● INSTRUCTIONS FOR THE TASK:
Starting with the line containing "Viewing the photo, would" and continuing through the end of the data, give each line as a row in a Markdown table with the columns Row and Line, leaving out blank lines.

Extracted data
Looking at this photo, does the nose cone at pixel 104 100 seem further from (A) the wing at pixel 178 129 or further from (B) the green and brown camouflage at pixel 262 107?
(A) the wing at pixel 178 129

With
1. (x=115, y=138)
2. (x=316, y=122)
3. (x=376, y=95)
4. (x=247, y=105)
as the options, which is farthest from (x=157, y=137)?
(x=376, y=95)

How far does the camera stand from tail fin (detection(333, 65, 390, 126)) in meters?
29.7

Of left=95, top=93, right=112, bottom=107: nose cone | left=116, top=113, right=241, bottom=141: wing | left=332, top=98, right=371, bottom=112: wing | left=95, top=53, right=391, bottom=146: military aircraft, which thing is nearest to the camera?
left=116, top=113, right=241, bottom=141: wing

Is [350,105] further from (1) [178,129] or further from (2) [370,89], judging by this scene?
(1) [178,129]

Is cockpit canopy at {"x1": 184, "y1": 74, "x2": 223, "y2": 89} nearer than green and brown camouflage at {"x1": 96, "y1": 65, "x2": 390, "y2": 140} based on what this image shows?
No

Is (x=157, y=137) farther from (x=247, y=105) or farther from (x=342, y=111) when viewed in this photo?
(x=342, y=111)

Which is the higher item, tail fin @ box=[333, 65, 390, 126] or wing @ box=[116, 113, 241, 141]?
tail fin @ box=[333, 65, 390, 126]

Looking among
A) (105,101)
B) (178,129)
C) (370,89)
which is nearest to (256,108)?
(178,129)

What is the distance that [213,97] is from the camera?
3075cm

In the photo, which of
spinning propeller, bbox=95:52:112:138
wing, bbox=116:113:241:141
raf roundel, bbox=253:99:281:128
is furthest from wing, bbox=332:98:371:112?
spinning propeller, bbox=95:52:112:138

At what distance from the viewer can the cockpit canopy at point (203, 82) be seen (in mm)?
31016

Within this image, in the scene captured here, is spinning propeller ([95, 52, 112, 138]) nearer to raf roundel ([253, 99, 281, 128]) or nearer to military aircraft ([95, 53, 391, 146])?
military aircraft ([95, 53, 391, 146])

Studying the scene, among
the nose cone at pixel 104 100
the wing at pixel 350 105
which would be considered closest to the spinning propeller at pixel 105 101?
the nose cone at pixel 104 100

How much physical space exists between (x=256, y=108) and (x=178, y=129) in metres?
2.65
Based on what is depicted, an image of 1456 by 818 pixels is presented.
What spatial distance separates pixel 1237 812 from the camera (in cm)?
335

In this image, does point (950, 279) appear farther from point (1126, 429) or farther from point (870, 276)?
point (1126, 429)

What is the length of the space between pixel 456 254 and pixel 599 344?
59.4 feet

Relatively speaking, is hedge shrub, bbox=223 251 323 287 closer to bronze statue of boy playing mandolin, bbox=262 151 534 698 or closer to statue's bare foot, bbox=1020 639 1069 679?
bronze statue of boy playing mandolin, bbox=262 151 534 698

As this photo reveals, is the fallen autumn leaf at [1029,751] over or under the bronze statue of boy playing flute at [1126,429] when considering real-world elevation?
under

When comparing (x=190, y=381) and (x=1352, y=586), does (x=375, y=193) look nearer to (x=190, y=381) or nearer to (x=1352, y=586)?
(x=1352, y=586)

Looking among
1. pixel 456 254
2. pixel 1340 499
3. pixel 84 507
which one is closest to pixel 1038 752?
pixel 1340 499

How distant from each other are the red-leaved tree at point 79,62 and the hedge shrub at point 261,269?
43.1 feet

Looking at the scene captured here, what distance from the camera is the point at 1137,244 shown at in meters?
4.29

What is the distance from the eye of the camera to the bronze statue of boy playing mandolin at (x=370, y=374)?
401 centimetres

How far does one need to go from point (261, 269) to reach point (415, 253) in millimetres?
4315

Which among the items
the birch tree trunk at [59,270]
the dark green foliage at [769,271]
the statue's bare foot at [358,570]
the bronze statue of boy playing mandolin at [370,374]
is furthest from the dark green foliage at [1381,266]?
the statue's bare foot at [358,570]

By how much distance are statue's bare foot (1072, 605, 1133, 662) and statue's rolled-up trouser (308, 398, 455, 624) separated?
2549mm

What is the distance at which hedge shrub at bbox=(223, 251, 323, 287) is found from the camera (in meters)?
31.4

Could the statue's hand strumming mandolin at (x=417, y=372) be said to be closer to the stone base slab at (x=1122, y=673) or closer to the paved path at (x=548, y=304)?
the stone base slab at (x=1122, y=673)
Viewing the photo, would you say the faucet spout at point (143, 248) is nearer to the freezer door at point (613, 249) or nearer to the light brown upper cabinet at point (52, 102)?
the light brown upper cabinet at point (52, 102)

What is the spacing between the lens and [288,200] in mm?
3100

● ANSWER TO THE PROBLEM:
| Row | Line |
|---|---|
| 1 | Viewing the photo, would you say the faucet spout at point (143, 248) is nearer to the freezer door at point (613, 249) or nearer to the light brown upper cabinet at point (52, 102)? |
| 2 | the light brown upper cabinet at point (52, 102) |
| 3 | What is the spacing between the lens and [288,200] in mm? |
| 4 | 3100 |